Os pesquisadores que trabalham nessas sementes, tanto em Aleppo quanto no mundo, tiveram sorte. Eles foram capazes de garantir que as duplicatas de suas sementes existissem em algum outro lugar que não o seu banco genético, e puderam identificar rápida e eficazmente as sementes de que precisavam quando tiveram que fazer uma retirada. Para centenas de bancos de genes em todo o mundo - especialmente aqueles que operam em nível regional ou nacional - isso poderia facilmente não ter sido o caso.

Bancos de genes são frequentemente considerados como uma última linha de defesa para a biodiversidade - uma garantia de que, mesmo que o pior aconteça, existem backups para garantir que o mundo ainda possa ter acesso a culturas cruciais como milho ou importantes reservas de material genético. como uma variedade de trigo que cresce particularmente bem em climas secos. Na realidade, no entanto, os bancos de genes enfrentam uma série de problemas, desde a falta de peças-chave da biodiversidade até a falta de comunicação entre os bancos de genes e o financiamento incerto.

Na conservação, existem dois métodos primários de preservação de uma planta, animal ou peça genética específica: conservação in situ, onde a amostra em questão é preservada dentro de seu ecossistema (seja natural ou feito pelo homem) e conservação ex situ, onde a amostra é preservada fora do seu ecossistema. Bancos de sementes, ou bancos de genes, são um dos principais métodos de conservação ex situ - um lugar onde sementes, estacas ou material genético importante de culturas, domesticadas e silvestres, são armazenados, catalogados e preservados para pesquisas futuras.

Feijão no banco genético do CIAT na Colômbia. Feijão no banco genético do CIAT na Colômbia. (Neil Palmer, CIAT (BY CC-SA))

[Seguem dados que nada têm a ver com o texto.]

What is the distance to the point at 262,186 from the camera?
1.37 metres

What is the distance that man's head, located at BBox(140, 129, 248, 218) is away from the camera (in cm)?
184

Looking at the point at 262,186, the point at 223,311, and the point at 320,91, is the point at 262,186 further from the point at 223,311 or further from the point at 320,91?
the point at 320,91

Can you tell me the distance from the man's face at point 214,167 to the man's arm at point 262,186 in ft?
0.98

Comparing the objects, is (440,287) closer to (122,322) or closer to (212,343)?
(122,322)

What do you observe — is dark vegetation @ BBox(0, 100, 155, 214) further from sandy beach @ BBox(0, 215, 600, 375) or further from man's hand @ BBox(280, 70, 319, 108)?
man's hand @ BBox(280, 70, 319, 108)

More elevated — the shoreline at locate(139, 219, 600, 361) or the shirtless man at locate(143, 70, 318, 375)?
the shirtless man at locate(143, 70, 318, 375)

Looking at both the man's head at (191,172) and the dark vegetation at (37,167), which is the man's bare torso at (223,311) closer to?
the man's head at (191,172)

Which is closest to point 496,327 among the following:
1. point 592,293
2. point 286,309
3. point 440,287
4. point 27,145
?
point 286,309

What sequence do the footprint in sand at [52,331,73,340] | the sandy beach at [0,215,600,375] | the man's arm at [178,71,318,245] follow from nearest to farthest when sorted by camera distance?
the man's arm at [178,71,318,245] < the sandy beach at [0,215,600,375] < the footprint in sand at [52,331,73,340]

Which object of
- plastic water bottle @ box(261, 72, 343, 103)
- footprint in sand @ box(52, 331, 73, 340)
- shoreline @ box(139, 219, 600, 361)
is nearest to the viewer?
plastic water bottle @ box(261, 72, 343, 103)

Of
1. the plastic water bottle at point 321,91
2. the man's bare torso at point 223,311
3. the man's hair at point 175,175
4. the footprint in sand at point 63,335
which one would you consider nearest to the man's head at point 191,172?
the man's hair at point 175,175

Os bancos de genes são um conceito relativamente novo, ligado a uma idéia muito antiga: coletar plantas de interesse em um espaço particular no interesse da investigação científica. Eles remontam suas raízes aos jardins botânicos, que originalmente serviam como repositórios para o estudo acadêmico de plantas medicinais já no século XVI. Mais tarde, à medida que o imperialismo europeu se expandia pelo mundo, cientistas e colecionadores devolveriam plantas de locais exóticos a jardins como o Royal Botanic Garden, Kew, na Inglaterra. Além de serem usados ​​para a ciência, essas plantas serviram como base para o florescente comércio comercial de culturas como café, cacau e óleo de palma.

À medida que os colecionadores europeus enchiam cada vez mais os jardins botânicos com colheitas de locais distantes, os alicerces científicos dos jardins tornaram-se menos prioritários. Em seu lugar, os criadores começaram a criar coleções de material genético de plantas que poderiam ser acessadas para ajudar a introduzir traços valiosos em raças de plantas. Então, nas décadas de 1960 e 1970, nasceu a idéia de coletar essa diversidade genética de maneira organizada e sistemática - nos bancos de genes.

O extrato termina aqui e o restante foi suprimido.